(Saved entries)
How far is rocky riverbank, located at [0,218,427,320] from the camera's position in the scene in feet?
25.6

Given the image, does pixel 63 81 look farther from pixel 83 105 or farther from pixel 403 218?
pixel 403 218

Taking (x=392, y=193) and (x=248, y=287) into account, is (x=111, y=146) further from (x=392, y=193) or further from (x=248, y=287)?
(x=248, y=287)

** TASK DIRECTIONS **
Convert all the entries into a two-column CSV with the headers "question_text" and "given_answer," using one row per entry. Put each value in its own quoted field and replace any line breaks with spaces.

** EXERCISE RESULT **
question_text,given_answer
"How far is rocky riverbank, located at [0,218,427,320] from the camera's position in the scene in feet?","25.6"
"Given the image, does pixel 63 81 look farther from pixel 83 105 or farther from pixel 403 218?","pixel 403 218"
"Taking (x=392, y=193) and (x=248, y=287) into account, is (x=111, y=146) further from (x=392, y=193) or further from (x=248, y=287)?","(x=248, y=287)"